Her team is trying to reach out to the unknown’s family and she is worried about the child’s future and her identity when she grows up. 

Short-staffed and faced with the possibility of an Israeli ground assault on the south that might mean having to leave the hospital, Dr Aaliyah says she and her colleagues are working to the point of collapse.  

‘Malak, honestly, is the sweetest thing that happened to me during the war, as if she was something God sent to alleviate the conditions we are suffering from,’ she said.  

A Palestinian medic cares for babies born pre-term at the Al Hilal Emirates Hospital in Rafah (Picture: AFP via Getty Images

‘Yes, she came under difficult circumstances. It is difficult for me and for her. But thank God, God is always standing with us. And all things become easy with regards to Malak, and there are no difficulties that I face.

- **Problem requirements**: From the passage about Malak, return the wording between "Short-staffed and faced" and "point of collapse.", inclusive, copied verbatim.

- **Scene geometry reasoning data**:
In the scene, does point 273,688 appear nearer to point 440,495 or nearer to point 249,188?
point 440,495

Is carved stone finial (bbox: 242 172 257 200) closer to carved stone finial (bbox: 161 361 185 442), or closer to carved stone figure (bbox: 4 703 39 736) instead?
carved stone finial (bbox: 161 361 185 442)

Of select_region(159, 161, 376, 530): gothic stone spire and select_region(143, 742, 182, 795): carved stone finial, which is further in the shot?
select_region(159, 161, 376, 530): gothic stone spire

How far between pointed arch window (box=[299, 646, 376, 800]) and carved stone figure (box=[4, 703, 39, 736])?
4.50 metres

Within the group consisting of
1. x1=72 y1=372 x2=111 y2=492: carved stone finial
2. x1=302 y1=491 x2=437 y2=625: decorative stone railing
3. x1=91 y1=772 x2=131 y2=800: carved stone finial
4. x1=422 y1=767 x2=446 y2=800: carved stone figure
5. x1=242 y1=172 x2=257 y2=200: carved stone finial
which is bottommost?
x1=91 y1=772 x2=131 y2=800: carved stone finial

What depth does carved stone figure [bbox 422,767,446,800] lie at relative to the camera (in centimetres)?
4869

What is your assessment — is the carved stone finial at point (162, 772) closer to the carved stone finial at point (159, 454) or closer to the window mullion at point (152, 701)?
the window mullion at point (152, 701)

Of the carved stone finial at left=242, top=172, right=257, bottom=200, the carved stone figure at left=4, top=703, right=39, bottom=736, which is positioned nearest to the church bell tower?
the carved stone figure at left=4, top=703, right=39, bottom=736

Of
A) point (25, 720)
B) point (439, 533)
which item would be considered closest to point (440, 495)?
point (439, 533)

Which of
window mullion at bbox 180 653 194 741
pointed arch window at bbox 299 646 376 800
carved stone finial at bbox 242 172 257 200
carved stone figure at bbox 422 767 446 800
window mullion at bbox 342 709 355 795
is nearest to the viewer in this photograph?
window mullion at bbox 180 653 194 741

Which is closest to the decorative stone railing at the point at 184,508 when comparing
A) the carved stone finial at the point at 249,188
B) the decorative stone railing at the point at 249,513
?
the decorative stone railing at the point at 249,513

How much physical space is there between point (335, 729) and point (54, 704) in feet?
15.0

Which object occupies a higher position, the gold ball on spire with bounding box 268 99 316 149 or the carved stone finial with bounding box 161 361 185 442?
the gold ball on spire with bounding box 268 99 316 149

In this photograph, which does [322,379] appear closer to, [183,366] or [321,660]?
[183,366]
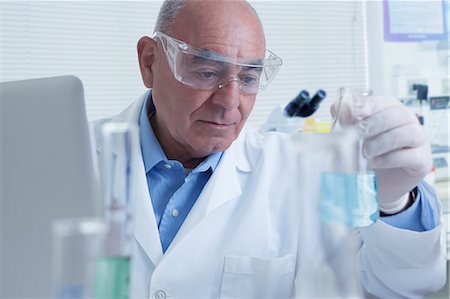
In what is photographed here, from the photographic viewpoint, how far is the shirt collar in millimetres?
1343

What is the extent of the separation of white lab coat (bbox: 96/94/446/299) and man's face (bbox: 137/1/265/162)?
0.36 ft

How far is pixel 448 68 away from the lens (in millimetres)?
2574

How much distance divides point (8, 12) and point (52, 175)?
1652mm

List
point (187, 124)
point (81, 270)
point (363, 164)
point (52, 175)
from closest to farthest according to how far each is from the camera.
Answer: point (81, 270), point (52, 175), point (363, 164), point (187, 124)

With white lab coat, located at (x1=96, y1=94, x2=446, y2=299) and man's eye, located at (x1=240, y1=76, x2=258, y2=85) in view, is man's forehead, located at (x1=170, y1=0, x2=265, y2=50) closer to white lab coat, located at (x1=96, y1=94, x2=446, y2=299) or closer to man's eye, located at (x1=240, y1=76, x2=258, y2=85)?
man's eye, located at (x1=240, y1=76, x2=258, y2=85)

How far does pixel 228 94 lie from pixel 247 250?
→ 1.26 feet

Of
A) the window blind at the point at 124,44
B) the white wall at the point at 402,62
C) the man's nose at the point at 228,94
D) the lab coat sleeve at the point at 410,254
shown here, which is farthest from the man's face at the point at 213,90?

- **Result of the task**:
Short-staffed and faced with the possibility of an Israeli ground assault on the south that might mean having to leave the hospital, Dr Aaliyah says she and her colleagues are working to the point of collapse.